**Task details**
Using the entries below, output exactly the line containing "Viewing this snapshot, at" and all lines that follow it to the end.

**Material for the task**
- - - -

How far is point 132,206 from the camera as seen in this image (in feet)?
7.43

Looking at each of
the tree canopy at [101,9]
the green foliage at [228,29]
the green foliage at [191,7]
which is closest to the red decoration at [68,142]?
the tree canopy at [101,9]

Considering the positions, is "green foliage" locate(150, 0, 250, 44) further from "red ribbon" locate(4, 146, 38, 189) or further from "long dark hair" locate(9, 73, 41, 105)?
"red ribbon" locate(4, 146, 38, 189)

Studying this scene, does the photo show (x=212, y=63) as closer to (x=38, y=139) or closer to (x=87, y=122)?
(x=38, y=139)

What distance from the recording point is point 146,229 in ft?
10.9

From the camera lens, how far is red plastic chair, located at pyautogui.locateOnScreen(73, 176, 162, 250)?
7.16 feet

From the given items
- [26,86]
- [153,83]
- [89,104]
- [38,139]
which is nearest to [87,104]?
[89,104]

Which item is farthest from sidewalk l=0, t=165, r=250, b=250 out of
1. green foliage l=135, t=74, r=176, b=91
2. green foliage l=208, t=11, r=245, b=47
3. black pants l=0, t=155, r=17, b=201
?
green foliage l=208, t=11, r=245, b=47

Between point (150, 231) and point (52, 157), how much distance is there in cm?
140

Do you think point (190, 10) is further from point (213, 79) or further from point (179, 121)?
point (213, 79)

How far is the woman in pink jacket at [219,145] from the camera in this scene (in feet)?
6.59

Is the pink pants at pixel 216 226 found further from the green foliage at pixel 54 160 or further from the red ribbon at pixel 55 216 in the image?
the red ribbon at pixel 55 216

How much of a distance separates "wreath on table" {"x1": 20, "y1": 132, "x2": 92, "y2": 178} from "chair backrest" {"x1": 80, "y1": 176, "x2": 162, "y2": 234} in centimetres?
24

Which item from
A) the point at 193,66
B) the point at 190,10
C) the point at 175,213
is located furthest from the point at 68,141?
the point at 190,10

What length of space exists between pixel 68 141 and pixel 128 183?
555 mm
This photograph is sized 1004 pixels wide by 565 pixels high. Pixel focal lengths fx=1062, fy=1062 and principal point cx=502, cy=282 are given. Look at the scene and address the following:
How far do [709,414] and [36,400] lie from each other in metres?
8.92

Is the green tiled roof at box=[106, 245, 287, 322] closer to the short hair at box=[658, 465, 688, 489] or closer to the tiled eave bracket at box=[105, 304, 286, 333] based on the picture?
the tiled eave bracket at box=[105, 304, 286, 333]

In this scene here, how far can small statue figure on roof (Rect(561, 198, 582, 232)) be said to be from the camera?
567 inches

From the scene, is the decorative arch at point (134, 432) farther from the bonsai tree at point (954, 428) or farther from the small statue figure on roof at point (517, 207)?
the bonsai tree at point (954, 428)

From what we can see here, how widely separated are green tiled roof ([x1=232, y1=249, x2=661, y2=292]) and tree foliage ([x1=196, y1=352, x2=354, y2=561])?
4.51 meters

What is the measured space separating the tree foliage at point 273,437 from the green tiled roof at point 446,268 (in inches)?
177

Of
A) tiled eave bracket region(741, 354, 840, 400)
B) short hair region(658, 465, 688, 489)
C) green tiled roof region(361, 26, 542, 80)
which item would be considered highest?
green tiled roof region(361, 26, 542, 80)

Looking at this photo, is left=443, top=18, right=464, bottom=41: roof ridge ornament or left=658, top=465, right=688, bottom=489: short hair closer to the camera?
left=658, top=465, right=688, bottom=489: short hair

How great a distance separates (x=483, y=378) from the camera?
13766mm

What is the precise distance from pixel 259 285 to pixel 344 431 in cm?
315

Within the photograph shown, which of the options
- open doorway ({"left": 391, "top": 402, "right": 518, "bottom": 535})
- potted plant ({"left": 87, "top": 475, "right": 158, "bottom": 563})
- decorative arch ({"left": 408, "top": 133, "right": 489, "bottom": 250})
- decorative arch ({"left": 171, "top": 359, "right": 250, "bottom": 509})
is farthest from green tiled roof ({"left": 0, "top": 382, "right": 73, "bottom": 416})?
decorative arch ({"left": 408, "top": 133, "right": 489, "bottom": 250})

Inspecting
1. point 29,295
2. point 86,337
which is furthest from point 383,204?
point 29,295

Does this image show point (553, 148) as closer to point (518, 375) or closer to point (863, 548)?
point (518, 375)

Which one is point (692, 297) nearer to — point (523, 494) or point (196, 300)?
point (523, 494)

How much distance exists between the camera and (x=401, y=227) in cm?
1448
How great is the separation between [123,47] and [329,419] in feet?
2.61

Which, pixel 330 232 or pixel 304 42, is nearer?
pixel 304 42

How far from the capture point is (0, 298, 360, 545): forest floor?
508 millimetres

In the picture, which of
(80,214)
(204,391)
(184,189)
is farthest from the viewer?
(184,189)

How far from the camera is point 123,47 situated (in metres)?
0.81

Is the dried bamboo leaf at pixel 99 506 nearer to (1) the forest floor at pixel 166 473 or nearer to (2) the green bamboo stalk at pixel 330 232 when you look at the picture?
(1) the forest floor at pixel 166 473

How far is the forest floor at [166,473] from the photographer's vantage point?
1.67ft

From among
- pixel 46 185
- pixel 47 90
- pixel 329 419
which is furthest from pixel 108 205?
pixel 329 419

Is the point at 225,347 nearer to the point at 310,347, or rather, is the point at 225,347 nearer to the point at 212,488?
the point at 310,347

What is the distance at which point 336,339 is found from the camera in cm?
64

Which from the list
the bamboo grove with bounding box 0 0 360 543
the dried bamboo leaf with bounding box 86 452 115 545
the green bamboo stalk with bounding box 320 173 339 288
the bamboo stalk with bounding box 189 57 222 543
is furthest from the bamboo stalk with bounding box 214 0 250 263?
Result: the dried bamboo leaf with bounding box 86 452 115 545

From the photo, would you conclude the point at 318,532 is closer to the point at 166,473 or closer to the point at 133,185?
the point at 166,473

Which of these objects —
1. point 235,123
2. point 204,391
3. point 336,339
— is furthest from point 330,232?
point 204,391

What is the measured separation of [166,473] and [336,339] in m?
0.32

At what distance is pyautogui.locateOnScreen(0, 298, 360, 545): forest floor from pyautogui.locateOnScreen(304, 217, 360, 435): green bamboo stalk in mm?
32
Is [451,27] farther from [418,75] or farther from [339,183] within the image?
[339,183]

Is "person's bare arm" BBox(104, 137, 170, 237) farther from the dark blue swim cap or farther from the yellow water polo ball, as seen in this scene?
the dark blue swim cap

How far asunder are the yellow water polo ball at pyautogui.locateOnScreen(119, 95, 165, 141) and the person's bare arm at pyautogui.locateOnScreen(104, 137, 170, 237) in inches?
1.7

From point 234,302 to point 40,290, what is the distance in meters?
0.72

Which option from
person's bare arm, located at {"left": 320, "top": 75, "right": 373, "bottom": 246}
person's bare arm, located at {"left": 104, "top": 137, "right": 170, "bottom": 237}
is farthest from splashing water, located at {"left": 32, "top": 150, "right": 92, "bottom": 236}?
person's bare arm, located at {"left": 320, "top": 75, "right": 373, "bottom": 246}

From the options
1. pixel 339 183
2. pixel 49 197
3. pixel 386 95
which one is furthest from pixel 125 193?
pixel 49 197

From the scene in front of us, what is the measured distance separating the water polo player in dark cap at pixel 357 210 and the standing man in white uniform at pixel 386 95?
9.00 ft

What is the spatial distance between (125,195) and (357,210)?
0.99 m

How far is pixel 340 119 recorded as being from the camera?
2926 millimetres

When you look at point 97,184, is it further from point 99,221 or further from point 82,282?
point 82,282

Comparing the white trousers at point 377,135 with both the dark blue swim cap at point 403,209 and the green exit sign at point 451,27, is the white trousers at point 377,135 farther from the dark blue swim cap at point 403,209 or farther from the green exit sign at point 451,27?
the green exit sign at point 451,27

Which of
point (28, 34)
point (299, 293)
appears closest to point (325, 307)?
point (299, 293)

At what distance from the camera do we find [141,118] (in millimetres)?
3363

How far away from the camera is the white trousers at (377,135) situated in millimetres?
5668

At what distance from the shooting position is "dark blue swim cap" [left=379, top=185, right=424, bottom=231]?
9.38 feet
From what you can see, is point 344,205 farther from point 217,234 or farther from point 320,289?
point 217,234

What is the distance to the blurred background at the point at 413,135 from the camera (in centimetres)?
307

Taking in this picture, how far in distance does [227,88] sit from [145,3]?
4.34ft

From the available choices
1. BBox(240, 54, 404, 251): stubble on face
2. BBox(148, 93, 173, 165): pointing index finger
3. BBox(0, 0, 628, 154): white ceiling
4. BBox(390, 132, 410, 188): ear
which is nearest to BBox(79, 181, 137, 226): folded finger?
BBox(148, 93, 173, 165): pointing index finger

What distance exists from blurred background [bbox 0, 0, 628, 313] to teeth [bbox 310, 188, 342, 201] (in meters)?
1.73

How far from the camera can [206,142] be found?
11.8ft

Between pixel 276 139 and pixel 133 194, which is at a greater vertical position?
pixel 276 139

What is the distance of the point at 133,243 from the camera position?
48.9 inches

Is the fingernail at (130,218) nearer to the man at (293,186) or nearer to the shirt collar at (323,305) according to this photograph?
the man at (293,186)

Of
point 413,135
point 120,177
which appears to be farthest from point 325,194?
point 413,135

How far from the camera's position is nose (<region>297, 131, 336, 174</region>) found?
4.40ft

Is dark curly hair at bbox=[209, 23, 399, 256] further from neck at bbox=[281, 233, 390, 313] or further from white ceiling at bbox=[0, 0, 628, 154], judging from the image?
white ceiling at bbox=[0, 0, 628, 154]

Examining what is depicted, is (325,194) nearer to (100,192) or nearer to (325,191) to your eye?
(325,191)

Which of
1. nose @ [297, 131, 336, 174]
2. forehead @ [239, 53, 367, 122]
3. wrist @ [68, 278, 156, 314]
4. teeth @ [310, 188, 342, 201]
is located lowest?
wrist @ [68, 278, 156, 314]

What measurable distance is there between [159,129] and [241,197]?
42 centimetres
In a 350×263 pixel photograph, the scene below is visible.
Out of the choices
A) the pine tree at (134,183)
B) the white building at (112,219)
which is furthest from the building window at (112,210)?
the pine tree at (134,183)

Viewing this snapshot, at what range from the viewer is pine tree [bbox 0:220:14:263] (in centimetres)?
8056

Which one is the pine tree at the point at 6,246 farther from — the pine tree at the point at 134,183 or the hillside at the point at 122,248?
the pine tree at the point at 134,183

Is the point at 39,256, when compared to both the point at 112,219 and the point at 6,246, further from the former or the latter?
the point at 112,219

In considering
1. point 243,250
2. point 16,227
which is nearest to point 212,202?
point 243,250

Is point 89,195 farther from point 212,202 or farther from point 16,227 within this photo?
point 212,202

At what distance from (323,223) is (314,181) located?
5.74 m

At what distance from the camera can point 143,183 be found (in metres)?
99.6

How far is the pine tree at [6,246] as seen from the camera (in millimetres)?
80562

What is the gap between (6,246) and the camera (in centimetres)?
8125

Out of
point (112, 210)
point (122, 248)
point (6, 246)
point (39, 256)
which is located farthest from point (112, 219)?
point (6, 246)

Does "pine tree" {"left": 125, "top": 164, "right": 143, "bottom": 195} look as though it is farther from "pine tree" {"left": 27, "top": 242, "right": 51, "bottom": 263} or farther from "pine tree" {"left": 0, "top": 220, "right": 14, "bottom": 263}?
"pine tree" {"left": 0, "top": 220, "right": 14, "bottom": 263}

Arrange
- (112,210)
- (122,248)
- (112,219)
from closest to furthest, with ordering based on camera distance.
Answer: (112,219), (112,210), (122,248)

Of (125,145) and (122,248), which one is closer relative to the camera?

- - - -

**Task answer**
Viewing this snapshot, at what range from the viewer is pine tree [bbox 0:220:14:263] (in centimetres)?
8056

Which one is the pine tree at the point at 6,246 farther from — the pine tree at the point at 134,183 or the hillside at the point at 122,248?
the pine tree at the point at 134,183

Is the point at 39,256, when compared to both the point at 112,219 and the point at 6,246, further from the former or the latter?
the point at 112,219

In considering
1. point 243,250
2. point 16,227
which is nearest to point 212,202?
point 243,250

Is point 89,195 farther from point 212,202 or farther from point 16,227 within this photo?
point 212,202

At what distance from (323,223) is (314,181) located?
5.74 m

At what distance from the camera can point 143,183 be found (in metres)?
99.6

How far is the pine tree at [6,246] as seen from the camera (in millimetres)?
80562

What is the gap between (6,246) and the camera (in centimetres)?
8125

Out of
point (112, 210)
point (122, 248)
point (6, 246)
point (39, 256)
which is located farthest from point (112, 219)?
point (6, 246)

Does "pine tree" {"left": 125, "top": 164, "right": 143, "bottom": 195} look as though it is farther from "pine tree" {"left": 27, "top": 242, "right": 51, "bottom": 263} or farther from "pine tree" {"left": 0, "top": 220, "right": 14, "bottom": 263}?
"pine tree" {"left": 0, "top": 220, "right": 14, "bottom": 263}

Arrange
- (112,210)
- (122,248)
- (112,219)
from closest to furthest, with ordering based on camera distance.
Answer: (112,219), (112,210), (122,248)

Of (125,145) and (122,248), which one is closer relative to the camera?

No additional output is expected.